Line 7: | Line 7: | ||
= Agenda/Minutes = | = Agenda/Minutes = | ||
The following topics have been discussed | The following topics have been discussed taking into account the [https://documents.egi.eu/secure/ShowDocument?docid=1018 EGI CSIRT Operational Procedure for Compromised Certificates and Central Security Emergency suspension] | ||
Revision as of 13:54, 11 June 2013
Attendees
- Romain Wartel (CERN/WLCG)
- David Kelsey (STFC/EGI-CSIRT)
- Leif Nixon (SNIC/EGI-CSIRT)
- David Groep (FOM/EGI_CSIRT)
- Sven Gabriel (FOM/EGI-CSIRT)
Agenda/Minutes
The following topics have been discussed taking into account the EGI CSIRT Operational Procedure for Compromised Certificates and Central Security Emergency suspension
1. Service Maintenance/Availability:
=> CERN runs an ARGUS production server used by some EGI grid sites since 3 years => CERN provides this Service on best effort basis, support is provided via the CERN-Helpdesk / CERN-Security-Contact / CERN-Security-Experts. Usual reaction time is is less then an hour, though.
2. Who uses the Emergency Suspension Framework?
=> The Emergency Suspension Information hosted by a service at CERN will be used by the following infrastructures:
- EGI
- WLCG
- OSG
3. Who has write access to the suspension list?

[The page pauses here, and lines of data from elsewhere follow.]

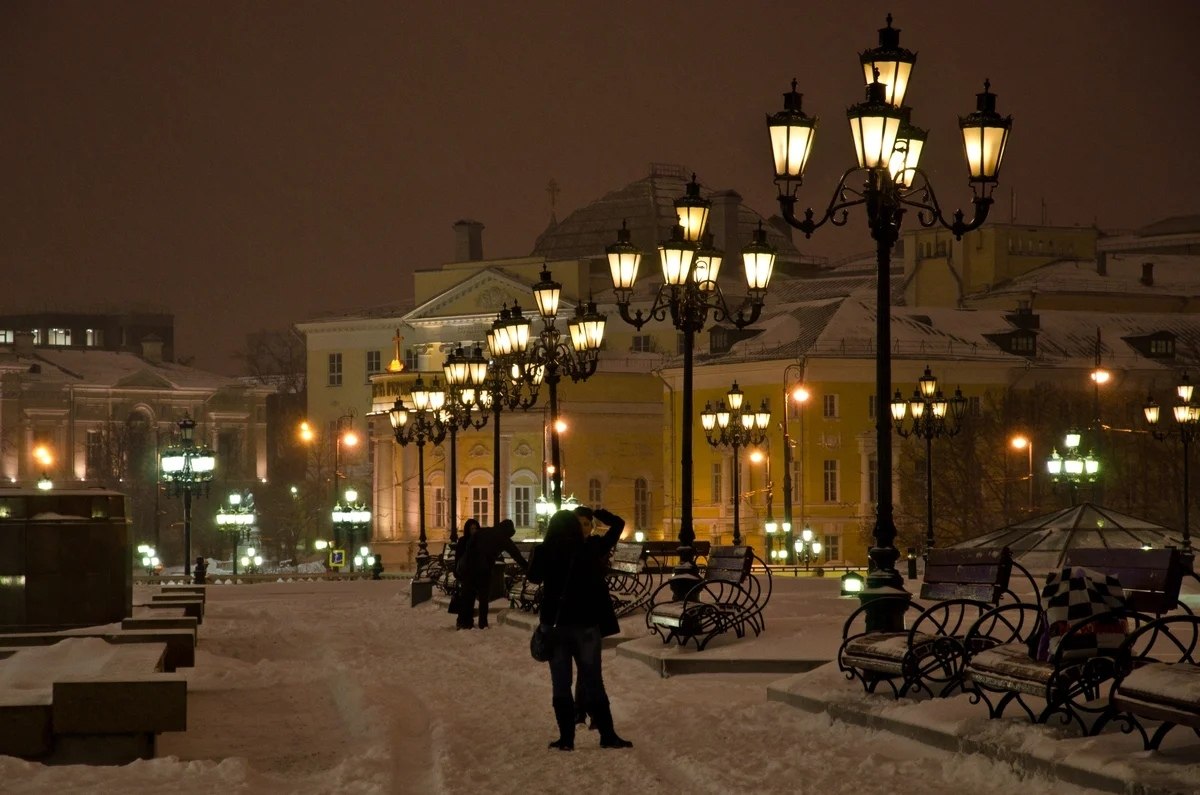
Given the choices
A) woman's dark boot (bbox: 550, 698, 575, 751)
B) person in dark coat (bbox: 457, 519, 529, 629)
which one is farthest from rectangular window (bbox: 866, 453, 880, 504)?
woman's dark boot (bbox: 550, 698, 575, 751)

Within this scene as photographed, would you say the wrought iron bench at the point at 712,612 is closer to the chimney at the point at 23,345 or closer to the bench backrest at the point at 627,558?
the bench backrest at the point at 627,558

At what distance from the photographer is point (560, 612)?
1424cm

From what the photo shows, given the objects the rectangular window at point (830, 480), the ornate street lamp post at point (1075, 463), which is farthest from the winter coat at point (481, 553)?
the rectangular window at point (830, 480)

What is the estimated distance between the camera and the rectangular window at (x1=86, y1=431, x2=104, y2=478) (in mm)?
102188

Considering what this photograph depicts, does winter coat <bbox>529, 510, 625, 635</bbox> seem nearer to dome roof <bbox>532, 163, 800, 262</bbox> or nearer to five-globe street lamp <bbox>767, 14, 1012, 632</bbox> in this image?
five-globe street lamp <bbox>767, 14, 1012, 632</bbox>

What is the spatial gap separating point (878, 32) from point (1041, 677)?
6.56 m

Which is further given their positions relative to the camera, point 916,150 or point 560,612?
point 916,150

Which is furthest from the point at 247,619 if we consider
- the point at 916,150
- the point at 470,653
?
the point at 916,150

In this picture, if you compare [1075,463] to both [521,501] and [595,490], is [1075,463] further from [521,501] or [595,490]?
[521,501]

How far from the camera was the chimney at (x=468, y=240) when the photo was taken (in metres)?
104

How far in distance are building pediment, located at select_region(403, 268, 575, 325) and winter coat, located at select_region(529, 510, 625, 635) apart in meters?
77.0

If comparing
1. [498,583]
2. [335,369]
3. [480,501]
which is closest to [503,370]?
[498,583]

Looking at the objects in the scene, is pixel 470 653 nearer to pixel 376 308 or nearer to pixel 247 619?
pixel 247 619

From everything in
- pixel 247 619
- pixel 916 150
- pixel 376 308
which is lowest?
pixel 247 619
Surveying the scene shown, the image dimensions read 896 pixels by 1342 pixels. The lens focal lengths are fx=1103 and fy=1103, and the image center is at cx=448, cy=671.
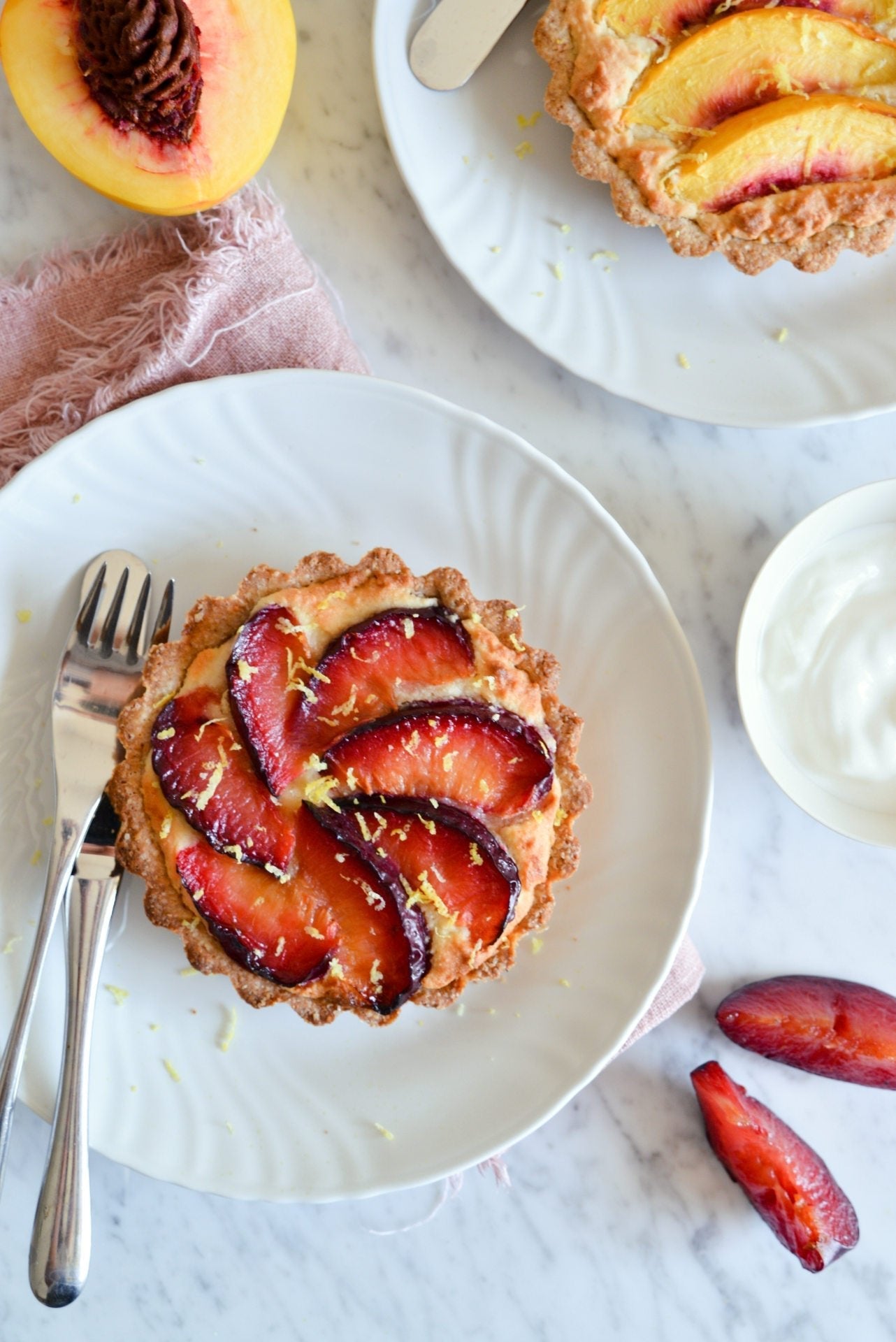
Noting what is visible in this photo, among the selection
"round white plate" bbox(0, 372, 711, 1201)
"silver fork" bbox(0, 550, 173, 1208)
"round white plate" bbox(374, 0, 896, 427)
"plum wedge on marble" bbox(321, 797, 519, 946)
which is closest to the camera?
Answer: "plum wedge on marble" bbox(321, 797, 519, 946)

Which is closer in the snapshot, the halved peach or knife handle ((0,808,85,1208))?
knife handle ((0,808,85,1208))

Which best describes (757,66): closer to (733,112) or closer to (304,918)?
(733,112)

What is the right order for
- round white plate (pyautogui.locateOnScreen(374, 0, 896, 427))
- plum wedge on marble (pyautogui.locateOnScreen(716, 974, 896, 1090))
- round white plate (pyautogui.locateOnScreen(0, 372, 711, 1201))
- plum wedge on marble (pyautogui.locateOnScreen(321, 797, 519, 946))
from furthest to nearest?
plum wedge on marble (pyautogui.locateOnScreen(716, 974, 896, 1090)) → round white plate (pyautogui.locateOnScreen(374, 0, 896, 427)) → round white plate (pyautogui.locateOnScreen(0, 372, 711, 1201)) → plum wedge on marble (pyautogui.locateOnScreen(321, 797, 519, 946))

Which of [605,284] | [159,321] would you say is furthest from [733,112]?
[159,321]

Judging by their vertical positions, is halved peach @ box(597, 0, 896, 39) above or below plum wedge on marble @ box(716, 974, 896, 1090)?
above

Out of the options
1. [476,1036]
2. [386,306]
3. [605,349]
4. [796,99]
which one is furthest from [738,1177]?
[796,99]

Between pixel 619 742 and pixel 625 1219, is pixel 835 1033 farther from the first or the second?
→ pixel 619 742

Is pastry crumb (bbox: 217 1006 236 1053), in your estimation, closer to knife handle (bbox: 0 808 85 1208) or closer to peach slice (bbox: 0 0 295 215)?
knife handle (bbox: 0 808 85 1208)

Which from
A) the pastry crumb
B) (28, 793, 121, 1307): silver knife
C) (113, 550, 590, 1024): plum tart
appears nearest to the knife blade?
(28, 793, 121, 1307): silver knife
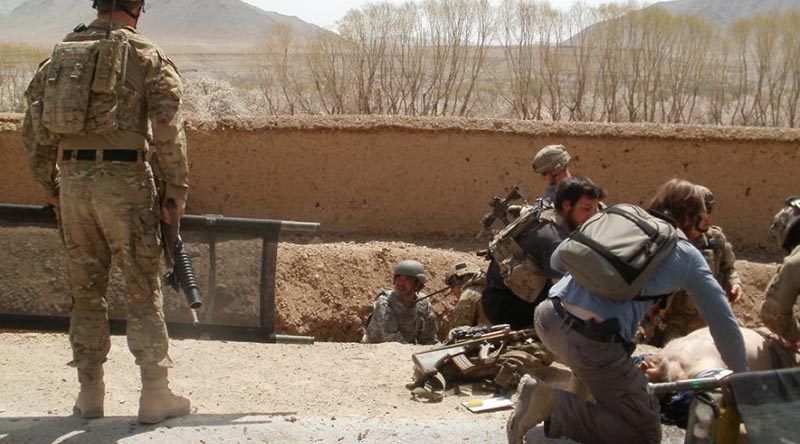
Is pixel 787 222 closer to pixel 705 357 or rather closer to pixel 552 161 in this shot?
pixel 705 357

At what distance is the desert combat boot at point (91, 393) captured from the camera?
421 centimetres

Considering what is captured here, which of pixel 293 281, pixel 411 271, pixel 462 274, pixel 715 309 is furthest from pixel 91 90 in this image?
pixel 293 281

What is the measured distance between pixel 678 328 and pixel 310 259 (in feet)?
16.9

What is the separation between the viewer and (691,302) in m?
5.89

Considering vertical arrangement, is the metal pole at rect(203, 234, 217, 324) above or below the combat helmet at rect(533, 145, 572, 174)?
below

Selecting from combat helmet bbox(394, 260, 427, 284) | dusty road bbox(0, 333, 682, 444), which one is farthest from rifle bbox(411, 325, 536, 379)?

=> Write access will be strictly limited to a small number of trusted named individuals from the participating infrastructures. By now these individuals would be:
- For EGI-CSIRT: Leif Nixon and Sven Gabriel
- For WLCG: Romain Wartel
4. Communication/who gets notified about possible changes of the suspension list content?
=> Each participating infrastructure decides how/who to inform their constituency about changes of the content of the emergency suspension list. The guidelines on how the communication is done is subject of the respective Incident-Response-Procedures.
5. Content of the emergency suspension list
=> The emergency suspension framework only operates on clients and entities, i.e. user or host/service DNs
6. GOC-DBs role in that framework => Services should be registered in GOC that will be allowed to contact the central suspension service for downloading the suspension information. Based on this GOC-DB information ACLs on central instance could be configured. Here a similar mechanism as for the access to APEL should be possible.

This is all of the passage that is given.